• [Work to be completed]: Identify every line in the listing below that contains the word "pixel" and copy each such line in full. Case counts when matching.

• [Raw data]:
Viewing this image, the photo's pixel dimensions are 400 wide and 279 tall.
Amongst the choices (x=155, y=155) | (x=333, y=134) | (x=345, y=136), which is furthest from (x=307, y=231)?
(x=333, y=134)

--

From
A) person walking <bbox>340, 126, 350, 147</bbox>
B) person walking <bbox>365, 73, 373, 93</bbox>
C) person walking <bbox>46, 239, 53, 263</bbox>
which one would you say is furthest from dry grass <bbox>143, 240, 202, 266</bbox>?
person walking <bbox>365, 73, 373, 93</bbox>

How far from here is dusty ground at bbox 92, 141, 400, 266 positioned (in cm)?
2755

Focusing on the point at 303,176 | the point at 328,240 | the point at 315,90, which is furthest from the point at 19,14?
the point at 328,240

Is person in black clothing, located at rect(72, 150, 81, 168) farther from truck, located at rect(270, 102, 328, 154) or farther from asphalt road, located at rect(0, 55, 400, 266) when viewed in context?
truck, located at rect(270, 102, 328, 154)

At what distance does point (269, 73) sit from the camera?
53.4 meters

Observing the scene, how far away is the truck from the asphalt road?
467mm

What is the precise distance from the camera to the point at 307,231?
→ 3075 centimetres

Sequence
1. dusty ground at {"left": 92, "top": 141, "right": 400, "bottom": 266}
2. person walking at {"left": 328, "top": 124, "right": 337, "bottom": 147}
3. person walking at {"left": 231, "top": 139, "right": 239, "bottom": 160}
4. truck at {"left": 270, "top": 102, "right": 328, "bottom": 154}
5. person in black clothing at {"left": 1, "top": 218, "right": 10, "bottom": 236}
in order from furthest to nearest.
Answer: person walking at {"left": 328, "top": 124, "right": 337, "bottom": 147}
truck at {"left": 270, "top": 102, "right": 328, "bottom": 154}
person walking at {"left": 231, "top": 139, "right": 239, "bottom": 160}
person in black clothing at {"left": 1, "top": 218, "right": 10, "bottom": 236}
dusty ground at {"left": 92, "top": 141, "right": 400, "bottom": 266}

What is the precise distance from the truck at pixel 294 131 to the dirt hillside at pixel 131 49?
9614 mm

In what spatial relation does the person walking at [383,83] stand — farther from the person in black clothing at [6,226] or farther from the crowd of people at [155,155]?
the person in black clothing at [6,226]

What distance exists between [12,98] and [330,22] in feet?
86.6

• [Solution to this exercise]:
Viewing this image, the photo's pixel dimensions are 400 wide and 279 tall.
What is the precise distance from the truck at pixel 294 131 to the dirt hillside at pixel 131 49?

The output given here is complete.